Felsenstein Medical Research Center, Sackler School of Medicine, Tel Aviv University, Rabin Medical Center, Beilinson Campus, 49100, Petach Tikva, Israel.
Davidoff Cancer Center, Rabin Medical Center, Beilinson Campus, 49100, Petach Tikva, Israel.
BMC Cancer. 2020 Apr 19;20(1):333. doi: 10.1186/s12885-020-06835-z.
Breast cancer treatment is tailored to the specific cancer subtype. Often, systemic treatment is given prior to surgery. Chemotherapy induces significant endoplasmic reticulum (ER) stress-mediated cell death and upregulation of 78-kDa glucose-regulated protein (GRP78). We hypothesized that chemotherapy induces ER stress not only in the tumor tissue but also in immune cells, which may affect the response to anti-cancer treatment.
We determined the surface expression of GRP78 on 15 different peripheral blood mononuclear cell (PBMC) subpopulations in 20 breast cancer patients at three time points of the neoadjuvant treatment, i.e., at baseline, after anthracycline treatment, and after taxanes treatment. For this purpose, we performed flow cytometric analyses and analyzed the data using ANOVA and the Tukey test. Serum cytokine levels were also evaluated, and their levels were correlated with response to treatment using the t-test after log transformation and Mann-Whitney U Wilcoxon W test.

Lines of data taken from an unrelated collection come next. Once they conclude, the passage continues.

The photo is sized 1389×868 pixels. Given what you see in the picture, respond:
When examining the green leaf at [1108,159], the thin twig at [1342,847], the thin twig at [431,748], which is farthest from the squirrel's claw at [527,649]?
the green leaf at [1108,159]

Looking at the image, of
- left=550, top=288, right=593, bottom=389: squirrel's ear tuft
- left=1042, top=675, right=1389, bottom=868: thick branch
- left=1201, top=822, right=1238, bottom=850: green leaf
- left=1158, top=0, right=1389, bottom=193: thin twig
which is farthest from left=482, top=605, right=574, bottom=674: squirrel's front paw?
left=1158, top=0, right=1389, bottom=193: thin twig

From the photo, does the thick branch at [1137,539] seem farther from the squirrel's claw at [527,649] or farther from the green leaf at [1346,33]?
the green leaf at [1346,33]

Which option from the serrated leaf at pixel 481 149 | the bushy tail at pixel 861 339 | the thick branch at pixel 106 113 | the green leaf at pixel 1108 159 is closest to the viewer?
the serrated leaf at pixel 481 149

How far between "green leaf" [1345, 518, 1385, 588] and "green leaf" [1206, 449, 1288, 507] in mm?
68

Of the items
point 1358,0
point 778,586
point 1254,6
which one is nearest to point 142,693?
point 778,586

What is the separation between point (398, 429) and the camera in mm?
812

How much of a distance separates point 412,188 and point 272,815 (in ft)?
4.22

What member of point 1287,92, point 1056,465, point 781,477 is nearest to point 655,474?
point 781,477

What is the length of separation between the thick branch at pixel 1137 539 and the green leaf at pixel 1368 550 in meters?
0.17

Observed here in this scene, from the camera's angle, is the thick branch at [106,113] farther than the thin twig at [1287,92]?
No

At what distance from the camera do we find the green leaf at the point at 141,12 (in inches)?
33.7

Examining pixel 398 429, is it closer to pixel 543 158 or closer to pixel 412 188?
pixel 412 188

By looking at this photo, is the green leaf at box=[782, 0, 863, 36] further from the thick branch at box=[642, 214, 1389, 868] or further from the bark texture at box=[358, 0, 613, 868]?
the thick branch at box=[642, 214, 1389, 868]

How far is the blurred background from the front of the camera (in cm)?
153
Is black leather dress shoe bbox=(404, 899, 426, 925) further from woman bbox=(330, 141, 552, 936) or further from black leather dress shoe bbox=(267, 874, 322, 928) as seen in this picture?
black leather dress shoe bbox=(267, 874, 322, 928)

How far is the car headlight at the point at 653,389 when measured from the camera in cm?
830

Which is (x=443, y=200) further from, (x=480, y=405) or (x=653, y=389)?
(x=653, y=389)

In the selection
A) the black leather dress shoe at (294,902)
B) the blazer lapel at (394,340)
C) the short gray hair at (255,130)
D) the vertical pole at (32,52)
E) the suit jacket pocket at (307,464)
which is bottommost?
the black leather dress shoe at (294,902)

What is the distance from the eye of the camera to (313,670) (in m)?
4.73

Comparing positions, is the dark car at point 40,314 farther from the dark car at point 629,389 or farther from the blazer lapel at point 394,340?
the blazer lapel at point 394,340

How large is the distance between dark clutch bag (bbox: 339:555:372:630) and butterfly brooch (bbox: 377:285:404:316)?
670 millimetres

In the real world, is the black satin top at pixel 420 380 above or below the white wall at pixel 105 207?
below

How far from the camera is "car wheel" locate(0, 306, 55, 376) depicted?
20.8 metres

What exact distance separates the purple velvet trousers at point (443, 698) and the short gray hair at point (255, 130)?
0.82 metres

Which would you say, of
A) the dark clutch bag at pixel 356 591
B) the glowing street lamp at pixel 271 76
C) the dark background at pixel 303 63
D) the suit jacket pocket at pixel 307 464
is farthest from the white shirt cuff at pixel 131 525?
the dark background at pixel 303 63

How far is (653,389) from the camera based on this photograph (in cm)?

A significant increase in GRP78 expression in PBMCs was documented during the taxane phase, only in patients who achieved pathological complete response (pCR). GRP78-positive clones correlated with increased serum levels of interferon gamma (IFNγ).
The presence of GRP78-positive clones in certain PBMC subpopulations in pCR patients suggests a dynamic interaction between ER stress and immune responsiveness. The correlation of GRP78-positive clones with increased levels of IFNγ supports the idea that GRP78 expression in PBMCs might serve as a new predictive marker to identify the possible benefits of taxanes in the neoadjuvant setting.
乳腺癌的治疗是根据特定的癌症亚型进行定制的。通常,在手术前会给予全身性治疗。化疗会引起显著的内质网(ER)应激介导的细胞死亡和 78kDa 葡萄糖调节蛋白(GRP78)的上调。我们假设化疗不仅会在肿瘤组织中引起 ER 应激,还会在免疫细胞中引起 ER 应激,这可能会影响对抗癌治疗的反应。
我们在 20 名接受新辅助治疗的乳腺癌患者的三个时间点(基线、蒽环类药物治疗后和紫杉烷类药物治疗后)确定了 15 种不同的外周血单核细胞(PBMC)亚群表面 GRP78 的表达。为此,我们进行了流式细胞分析,并使用 ANOVA 和 Tukey 检验分析数据。还评估了血清细胞因子水平,并在对数转换后使用 t 检验和 Mann-Whitney U Wilcoxon W 检验将其与治疗反应相关联。
仅在达到病理完全缓解(pCR)的患者中,在紫杉烷阶段记录到 PBMC 中 GRP78 表达的显著增加。GRP78 阳性克隆与干扰素γ(IFNγ)血清水平的增加相关。
在 pCR 患者的某些 PBMC 亚群中存在 GRP78 阳性克隆表明 ER 应激和免疫反应性之间存在动态相互作用。GRP78 阳性克隆与 IFNγ 水平升高的相关性支持这样一种观点,即 PBMC 中 GRP78 的表达可以作为一种新的预测标志物,以确定紫杉烷类药物在新辅助治疗中的可能益处。